La veille de l’entretien, le quotidien La Presse de Tunis publiait un article de Jamil Sayah, professeur de Droit tunisien, accusant Ghannouchi de vouloir « islamiser la modernité alors que les tunisiens souhaitent moderniser l’Islam ». Selon le journal britannique, Ghannouchi « passe beaucoup de temps à tenter de convaincre ses adversaires qu’en tant que chef du plus grand parti Ennahda, il ne veut pas d’un Etat islamique en Tunisie ».

S’exprimant sur la vidéo controversée datant de mars et diffusée sur YouTube le montrant en train de discuter avec des leaders salafistes, Ghannouchi a souhaité la replacer dans son contexte: le débat sur la Charia, que les salafistes souhaitaient inclure dans la Constitution tunisienne, s’attirant les foudres des laïques. Ce débat divisait dangereusement le pays et le parti Ennahda lui-même.
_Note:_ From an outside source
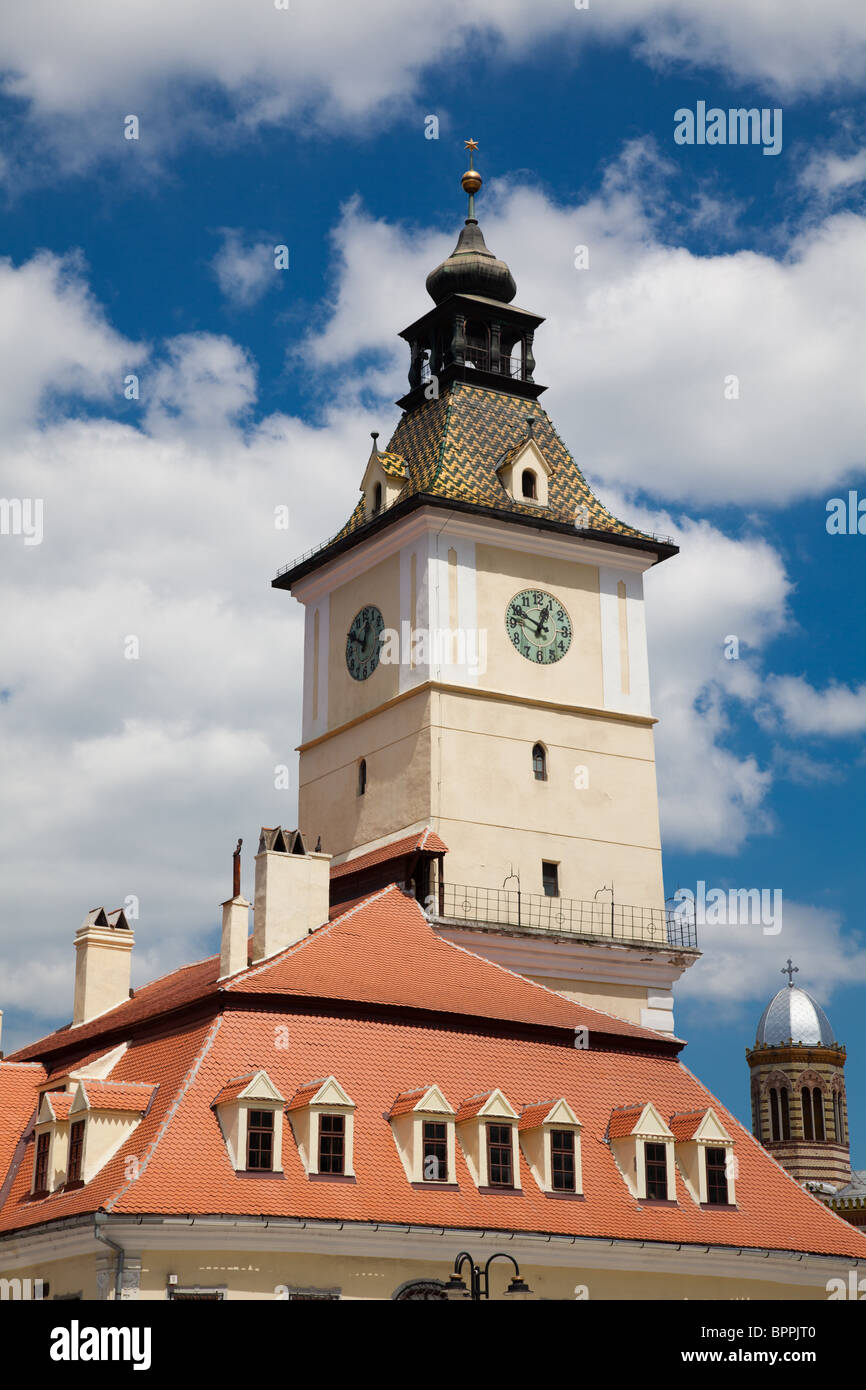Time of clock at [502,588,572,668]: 12:49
Ghannouchi, qui rentrait en Tunisie après 20 ans d’exile au Royaume-Uni pour participer à la révolution, devait donc réagir « avec force ». Il entama une série de rencontres avec les salafistes pour leur expliquer que l’interprétation de la Charia n’était pas claire pour de nombreux tunisiens. « Elle était perçue, dit-il, comme allant à l’encontre des droits de la femme, des droits de l’Homme, de la liberté et de l’égalité des sexes ».

« Je voulais leur rappeler (les salafistes) qu’ils avaient obtenu leur liberté grâce à la révolution et qu’ils devraient désormais agir dans la société par le biais d’organisations, dans les mosquées, par des œuvres de charité et des actions associatives. » Ghannouchi souhaitait également leur rappeler la situation en Algérie dans les années 1990 à l’époque des islamistes. «Je voulais les mettre en garde contre le fait de sous-estimer leurs adversaires et ne jamais se fier à leur nombre», a-t-il précisé.
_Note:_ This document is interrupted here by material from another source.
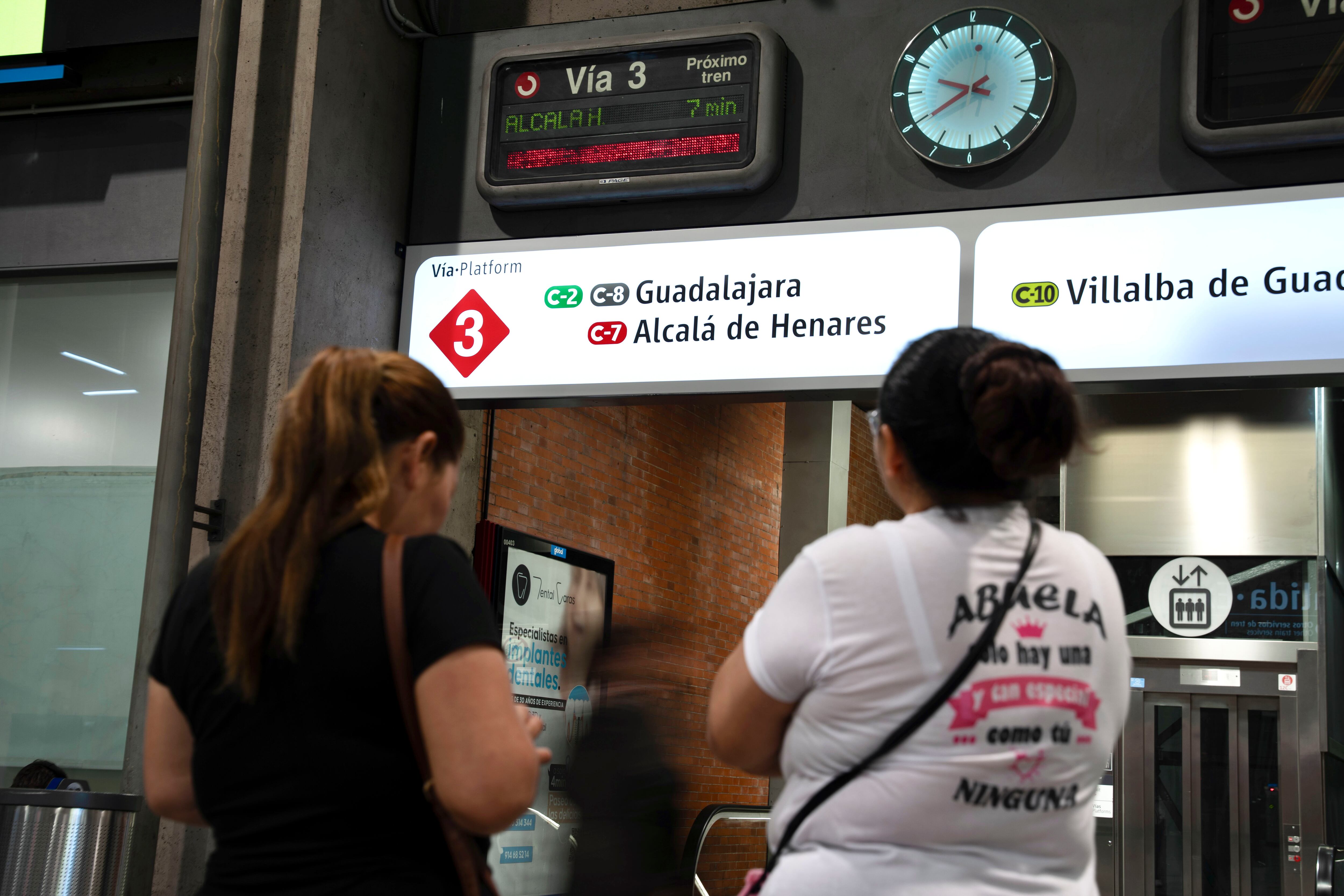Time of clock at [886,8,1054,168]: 9:40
Interrogé sur l’attaque de l’ambassade U.S. et d’une école américaine à Tunis le 14 septembre par des manifestants salafistes, durant laquelle 4 personnes furent tuées, 70 blessées et 140 arrêtées, Ghannouchi a déclaré qu’ils n’étaient pas tous salafistes et qu’il y avait également des criminels parmi la foule.
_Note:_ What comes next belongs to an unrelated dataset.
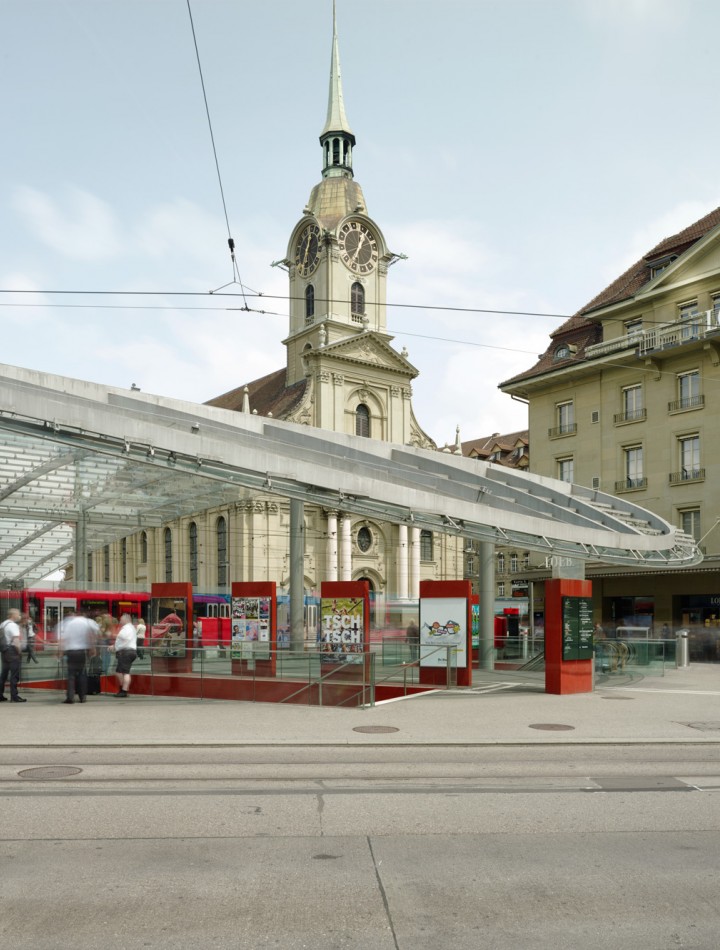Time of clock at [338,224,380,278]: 12:34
Il a tout de même ajouté que selon lui, « Ennahda n’est pas assez islamiste pour les salafistes », même si certains en Tunisie affirment le contraire. C’est donc à ce titre que Ghannouchi a choisi d’agir avec eux d’une manière démocratique, car « la démocratie ne se limite pas à constituer un outil de gouvernance, mais également un outil d’éducation et d’encadrement » a-t-il expliqué.

Le leader d’Ennahda ne pense pas que les révolutions arabes puissent faire marche arrière, ne manquant pas d’affirmer que ses adversaires rassemblent des tenants de Ben Ali et souhaitent un retour vers ses pratiques. Concluant en disant que son parti avait besoin de temps, il a rappelé que les européens n’avaient pas acquis leur liberté du jour au lendemain.